An Opening Position Disclosure must
contain details of the person's interests and short positions in,
and rights to subscribe for, any relevant securities of each of (i)
the offeree company and (ii) any securities exchange offeror(s). An
Opening Position Disclosure by a person to whom Rule 8.3(a) applies
must be made by no later than 3.30 pm (London time) on the
10th business day
following the commencement of the Offer Period and, if appropriate,
by no later than 3.30 pm (London time) on the 10th business day following the announcement in which any
securities exchange offeror is first identified. Relevant persons
who deal in the relevant securities of the offeree company or of a
securities exchange offeror prior to the deadline for making an
Opening Position Disclosure must instead make a Dealing
Disclosure.
Under Rule 8.3(b) of the Takeover
Code, any person who is, or becomes, interested in one per cent. or
more of any class of relevant securities of the offeree company or
of any securities exchange offeror must make a Dealing Disclosure
if the person deals in any relevant securities of the offeree
company or of any securities exchange offeror. A Dealing Disclosure
must contain details of the dealing concerned and of the person's
interests and short positions in, and rights to subscribe for, any
relevant securities of each of (i) the offeree company and (ii) any
securities exchange offeror(s), save to the extent that these
details have previously been disclosed under Rule 8. A Dealing
Disclosure by a person to whom Rule 8.3(b) applies must be made by
no later than 3.30 pm (London time) on the business day following
the date of the relevant dealing.
If two or more persons act together
pursuant to an agreement or understanding, whether formal or
informal, to acquire or control an interest in relevant securities
of an offeree company or a securities exchange offeror, they will
be deemed to be a single person for the purpose of Rule
8.3.
Opening Position Disclosures must
also be made by the offeree company and by any offeror and Dealing
Disclosures must also be made by the offeree company, by any
offeror and by any persons acting in concert with any of them (see
Rules 8.1, 8.2 and 8.4 of the Takeover Code).

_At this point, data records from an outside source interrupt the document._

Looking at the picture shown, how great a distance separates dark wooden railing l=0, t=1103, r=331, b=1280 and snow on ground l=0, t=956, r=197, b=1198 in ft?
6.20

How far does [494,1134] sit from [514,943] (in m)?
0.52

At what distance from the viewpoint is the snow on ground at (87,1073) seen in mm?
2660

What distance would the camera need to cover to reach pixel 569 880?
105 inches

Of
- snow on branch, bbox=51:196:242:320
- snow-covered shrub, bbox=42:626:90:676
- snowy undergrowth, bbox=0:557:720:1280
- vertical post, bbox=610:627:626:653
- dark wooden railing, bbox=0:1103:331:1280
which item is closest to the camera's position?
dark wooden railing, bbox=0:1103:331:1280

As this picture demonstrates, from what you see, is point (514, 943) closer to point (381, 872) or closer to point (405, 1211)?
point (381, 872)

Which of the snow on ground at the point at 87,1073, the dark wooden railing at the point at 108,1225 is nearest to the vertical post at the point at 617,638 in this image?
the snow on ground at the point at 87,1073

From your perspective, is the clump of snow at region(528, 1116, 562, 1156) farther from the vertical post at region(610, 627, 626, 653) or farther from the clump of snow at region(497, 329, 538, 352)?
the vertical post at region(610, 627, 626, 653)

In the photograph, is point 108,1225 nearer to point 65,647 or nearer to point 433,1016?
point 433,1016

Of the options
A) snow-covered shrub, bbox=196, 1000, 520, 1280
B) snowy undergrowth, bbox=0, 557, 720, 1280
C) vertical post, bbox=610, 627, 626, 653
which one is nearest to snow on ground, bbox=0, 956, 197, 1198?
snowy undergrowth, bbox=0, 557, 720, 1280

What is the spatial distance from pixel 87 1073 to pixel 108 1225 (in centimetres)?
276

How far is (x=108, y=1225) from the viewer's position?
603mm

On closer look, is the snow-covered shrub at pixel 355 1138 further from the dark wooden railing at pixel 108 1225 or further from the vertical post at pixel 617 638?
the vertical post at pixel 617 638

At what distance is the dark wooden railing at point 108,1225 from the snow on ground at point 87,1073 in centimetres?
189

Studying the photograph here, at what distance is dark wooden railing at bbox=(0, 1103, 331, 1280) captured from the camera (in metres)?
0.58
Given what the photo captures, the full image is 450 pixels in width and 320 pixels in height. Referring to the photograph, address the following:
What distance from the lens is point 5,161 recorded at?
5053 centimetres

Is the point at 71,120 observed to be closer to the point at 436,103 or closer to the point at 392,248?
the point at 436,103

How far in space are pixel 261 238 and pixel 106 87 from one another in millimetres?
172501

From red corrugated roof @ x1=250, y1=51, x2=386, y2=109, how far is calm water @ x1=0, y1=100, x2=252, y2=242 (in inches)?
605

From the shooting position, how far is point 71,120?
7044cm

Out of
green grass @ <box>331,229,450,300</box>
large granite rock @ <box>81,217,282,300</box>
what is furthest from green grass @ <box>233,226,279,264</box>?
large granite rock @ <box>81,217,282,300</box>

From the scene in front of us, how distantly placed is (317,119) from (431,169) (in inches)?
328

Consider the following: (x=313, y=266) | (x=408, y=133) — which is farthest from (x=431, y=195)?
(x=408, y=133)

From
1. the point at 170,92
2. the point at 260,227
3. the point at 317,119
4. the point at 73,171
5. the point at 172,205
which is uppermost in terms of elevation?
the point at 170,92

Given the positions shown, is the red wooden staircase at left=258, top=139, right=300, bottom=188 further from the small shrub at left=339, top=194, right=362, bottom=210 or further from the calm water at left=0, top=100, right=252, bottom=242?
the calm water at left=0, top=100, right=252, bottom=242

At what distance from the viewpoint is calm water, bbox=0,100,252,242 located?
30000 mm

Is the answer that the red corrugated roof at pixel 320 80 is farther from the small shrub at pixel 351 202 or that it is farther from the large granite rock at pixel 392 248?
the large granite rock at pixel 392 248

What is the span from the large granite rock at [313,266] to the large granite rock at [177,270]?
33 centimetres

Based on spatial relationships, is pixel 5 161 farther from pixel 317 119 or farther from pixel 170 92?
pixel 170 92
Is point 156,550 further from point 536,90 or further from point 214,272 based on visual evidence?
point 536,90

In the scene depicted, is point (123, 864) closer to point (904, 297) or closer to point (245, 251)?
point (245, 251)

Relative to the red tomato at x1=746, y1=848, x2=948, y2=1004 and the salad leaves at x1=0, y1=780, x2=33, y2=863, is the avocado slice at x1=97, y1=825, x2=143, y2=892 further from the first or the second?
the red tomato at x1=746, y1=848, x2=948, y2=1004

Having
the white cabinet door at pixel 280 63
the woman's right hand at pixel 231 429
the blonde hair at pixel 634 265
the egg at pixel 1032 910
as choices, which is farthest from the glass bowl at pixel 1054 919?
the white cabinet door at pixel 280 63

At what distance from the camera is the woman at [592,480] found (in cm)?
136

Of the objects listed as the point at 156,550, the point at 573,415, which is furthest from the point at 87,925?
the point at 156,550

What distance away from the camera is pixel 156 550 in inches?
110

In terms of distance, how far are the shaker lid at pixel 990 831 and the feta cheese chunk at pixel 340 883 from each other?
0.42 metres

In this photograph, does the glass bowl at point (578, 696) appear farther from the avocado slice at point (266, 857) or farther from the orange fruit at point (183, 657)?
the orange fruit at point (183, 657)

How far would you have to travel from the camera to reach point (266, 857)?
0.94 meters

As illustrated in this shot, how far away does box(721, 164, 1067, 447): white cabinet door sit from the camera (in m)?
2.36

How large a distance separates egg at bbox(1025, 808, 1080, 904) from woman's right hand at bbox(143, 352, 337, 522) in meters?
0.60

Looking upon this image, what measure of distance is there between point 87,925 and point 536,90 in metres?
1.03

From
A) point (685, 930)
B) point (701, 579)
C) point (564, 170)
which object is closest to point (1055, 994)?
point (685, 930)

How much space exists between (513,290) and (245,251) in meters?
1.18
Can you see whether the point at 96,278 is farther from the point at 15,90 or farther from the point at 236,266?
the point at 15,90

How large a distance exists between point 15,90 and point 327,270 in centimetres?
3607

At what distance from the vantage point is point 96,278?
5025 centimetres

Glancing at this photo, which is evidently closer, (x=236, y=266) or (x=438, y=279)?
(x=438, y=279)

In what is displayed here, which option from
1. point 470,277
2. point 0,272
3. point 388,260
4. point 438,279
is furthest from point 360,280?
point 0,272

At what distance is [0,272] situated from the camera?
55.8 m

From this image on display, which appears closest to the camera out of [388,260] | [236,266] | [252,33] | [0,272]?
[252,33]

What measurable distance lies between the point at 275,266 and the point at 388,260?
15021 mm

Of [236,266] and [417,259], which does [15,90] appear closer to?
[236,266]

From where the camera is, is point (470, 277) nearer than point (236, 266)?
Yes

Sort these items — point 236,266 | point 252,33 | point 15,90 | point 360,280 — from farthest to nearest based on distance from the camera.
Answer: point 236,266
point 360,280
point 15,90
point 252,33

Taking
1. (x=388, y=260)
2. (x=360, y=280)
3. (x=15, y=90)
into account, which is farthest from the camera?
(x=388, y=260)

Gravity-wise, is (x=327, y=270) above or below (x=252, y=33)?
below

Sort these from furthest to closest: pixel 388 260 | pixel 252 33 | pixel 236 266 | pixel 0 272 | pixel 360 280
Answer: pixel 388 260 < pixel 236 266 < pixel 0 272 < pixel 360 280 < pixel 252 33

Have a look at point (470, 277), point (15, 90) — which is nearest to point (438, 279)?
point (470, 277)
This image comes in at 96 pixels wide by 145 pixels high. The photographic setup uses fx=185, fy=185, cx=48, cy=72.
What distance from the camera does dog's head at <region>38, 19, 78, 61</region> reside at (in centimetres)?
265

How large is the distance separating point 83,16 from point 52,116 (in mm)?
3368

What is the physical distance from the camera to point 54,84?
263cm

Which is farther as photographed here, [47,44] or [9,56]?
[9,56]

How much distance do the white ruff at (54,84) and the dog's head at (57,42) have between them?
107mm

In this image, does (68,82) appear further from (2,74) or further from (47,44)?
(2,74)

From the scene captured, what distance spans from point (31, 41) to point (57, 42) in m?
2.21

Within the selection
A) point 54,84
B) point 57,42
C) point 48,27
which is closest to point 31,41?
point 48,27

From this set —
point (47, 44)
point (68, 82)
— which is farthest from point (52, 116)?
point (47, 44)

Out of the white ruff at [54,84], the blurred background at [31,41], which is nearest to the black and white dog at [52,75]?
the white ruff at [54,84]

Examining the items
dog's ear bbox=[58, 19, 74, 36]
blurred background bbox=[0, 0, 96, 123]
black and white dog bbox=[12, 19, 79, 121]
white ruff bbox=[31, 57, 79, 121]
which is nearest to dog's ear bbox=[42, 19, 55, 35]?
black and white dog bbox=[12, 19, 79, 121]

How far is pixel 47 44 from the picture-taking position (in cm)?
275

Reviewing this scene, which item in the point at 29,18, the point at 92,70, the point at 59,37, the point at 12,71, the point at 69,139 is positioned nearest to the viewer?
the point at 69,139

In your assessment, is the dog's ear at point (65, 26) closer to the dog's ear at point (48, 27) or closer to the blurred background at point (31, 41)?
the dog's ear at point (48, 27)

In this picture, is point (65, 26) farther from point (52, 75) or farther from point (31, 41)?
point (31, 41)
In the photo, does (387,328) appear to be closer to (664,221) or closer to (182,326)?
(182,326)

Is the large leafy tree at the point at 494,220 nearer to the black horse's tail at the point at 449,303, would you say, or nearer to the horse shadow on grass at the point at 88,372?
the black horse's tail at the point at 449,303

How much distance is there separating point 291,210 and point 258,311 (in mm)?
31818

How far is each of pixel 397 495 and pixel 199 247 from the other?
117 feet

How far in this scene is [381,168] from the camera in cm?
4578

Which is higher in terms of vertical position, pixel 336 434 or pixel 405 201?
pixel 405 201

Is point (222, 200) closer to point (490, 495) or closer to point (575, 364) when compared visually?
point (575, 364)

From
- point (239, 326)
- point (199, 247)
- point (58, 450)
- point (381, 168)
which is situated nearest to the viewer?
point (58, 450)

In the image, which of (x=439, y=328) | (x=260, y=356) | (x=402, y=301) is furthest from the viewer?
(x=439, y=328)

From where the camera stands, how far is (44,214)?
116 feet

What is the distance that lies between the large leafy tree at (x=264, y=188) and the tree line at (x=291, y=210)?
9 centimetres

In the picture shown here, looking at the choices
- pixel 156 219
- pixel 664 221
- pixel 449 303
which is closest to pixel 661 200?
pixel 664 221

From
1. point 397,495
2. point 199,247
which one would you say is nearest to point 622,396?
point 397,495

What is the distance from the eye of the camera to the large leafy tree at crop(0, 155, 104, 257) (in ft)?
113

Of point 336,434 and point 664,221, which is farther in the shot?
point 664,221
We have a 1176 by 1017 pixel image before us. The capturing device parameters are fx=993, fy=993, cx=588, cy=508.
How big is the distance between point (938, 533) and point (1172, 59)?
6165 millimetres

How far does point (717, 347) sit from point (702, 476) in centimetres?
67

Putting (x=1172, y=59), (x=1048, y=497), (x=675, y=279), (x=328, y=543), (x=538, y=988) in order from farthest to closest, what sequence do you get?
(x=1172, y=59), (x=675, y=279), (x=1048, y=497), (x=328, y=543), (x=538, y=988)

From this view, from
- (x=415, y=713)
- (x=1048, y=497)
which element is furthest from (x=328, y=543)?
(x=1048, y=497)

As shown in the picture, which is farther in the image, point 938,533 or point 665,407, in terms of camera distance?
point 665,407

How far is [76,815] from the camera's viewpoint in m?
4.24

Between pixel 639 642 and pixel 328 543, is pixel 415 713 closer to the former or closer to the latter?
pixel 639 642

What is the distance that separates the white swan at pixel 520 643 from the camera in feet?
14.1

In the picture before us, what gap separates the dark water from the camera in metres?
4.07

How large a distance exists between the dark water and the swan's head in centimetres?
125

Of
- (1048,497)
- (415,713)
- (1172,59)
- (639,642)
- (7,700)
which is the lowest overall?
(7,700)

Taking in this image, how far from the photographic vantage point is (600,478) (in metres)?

Details of the offeree and offeror
companies in respect of whose relevant securities Opening Position
Disclosures and Dealing Disclosures must be made can be found in
the disclosure table on the Panel's website at
www.thetakeoverpanel.org.uk, including details of the number of
relevant securities in issue, when the Offer Period commenced and
when any offeror was first identified. You should contact the
Panel's Market Surveillance Unit on +44 (0)20 7638 0129 if you are
in any doubt as to whether you are required to make an Opening
Position Disclosure or a Dealing Disclosure.
PUBLICATION ON WEBSITE AND
AVAILABILITY OF THIS ANNOUNCEMENT
In accordance with Rule 26 of the
Takeover Code, a copy of this announcement will be made available,
subject to certain restrictions relating to persons resident in
Restricted Jurisdictions, on ETC Holdings' website at
https://etcholdings.net/
by no later than 12.00 noon on the Business Day
following the date of publication of this announcement. For the
avoidance of doubt, the content of the website is not incorporated
into and does not form part of this announcement.